[[ INPUT MATERIAL, beginning ]]

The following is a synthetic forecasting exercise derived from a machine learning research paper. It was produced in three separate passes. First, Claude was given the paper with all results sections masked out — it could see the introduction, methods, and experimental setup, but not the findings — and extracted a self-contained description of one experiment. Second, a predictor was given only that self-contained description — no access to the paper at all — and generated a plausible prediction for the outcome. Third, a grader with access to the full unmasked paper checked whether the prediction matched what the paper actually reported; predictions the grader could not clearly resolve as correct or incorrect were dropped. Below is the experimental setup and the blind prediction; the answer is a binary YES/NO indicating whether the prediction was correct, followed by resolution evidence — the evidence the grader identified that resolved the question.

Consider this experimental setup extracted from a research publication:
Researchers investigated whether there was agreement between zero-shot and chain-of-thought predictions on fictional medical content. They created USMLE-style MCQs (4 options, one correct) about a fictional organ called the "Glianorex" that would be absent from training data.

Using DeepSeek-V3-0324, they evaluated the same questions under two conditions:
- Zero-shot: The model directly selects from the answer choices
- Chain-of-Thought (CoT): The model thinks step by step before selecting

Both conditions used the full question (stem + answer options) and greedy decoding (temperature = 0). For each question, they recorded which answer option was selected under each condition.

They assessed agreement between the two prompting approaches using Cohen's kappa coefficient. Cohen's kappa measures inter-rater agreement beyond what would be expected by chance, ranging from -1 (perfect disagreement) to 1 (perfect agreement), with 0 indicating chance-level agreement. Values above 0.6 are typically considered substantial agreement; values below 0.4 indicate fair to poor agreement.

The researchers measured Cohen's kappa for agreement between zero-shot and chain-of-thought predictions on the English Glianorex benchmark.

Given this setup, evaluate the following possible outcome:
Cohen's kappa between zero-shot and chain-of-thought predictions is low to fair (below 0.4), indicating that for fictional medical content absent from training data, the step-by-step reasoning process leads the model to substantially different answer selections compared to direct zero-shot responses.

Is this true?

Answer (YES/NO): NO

[[ INPUT MATERIAL, end ]]

_ABOUT THIS TASK_. Give back exactly the lines from the one containing "- Chain-of-Thought (CoT): The" through the end of the listing above, with both ends included and nothing added.

_TASK SOLUTION_.
- Chain-of-Thought (CoT): The model thinks step by step before selecting

Both conditions used the full question (stem + answer options) and greedy decoding (temperature = 0). For each question, they recorded which answer option was selected under each condition.

They assessed agreement between the two prompting approaches using Cohen's kappa coefficient. Cohen's kappa measures inter-rater agreement beyond what would be expected by chance, ranging from -1 (perfect disagreement) to 1 (perfect agreement), with 0 indicating chance-level agreement. Values above 0.6 are typically considered substantial agreement; values below 0.4 indicate fair to poor agreement.

The researchers measured Cohen's kappa for agreement between zero-shot and chain-of-thought predictions on the English Glianorex benchmark.

Given this setup, evaluate the following possible outcome:
Cohen's kappa between zero-shot and chain-of-thought predictions is low to fair (below 0.4), indicating that for fictional medical content absent from training data, the step-by-step reasoning process leads the model to substantially different answer selections compared to direct zero-shot responses.

Is this true?

Answer (YES/NO): NO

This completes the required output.